**EXERCISE DESCRIPTION:**
Would you retype the listing below exactly as given?

**DATASET RECORDS:**
========================================

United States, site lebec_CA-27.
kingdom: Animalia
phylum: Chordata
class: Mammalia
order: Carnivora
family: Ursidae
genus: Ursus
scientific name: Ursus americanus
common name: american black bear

========================================

**TASK ANSWER:**
United States, site lebec_CA-27.
kingdom: Animalia
phylum: Chordata
class: Mammalia
order: Carnivora
family: Ursidae
genus: Ursus
scientific name: Ursus americanus
common name: american black bear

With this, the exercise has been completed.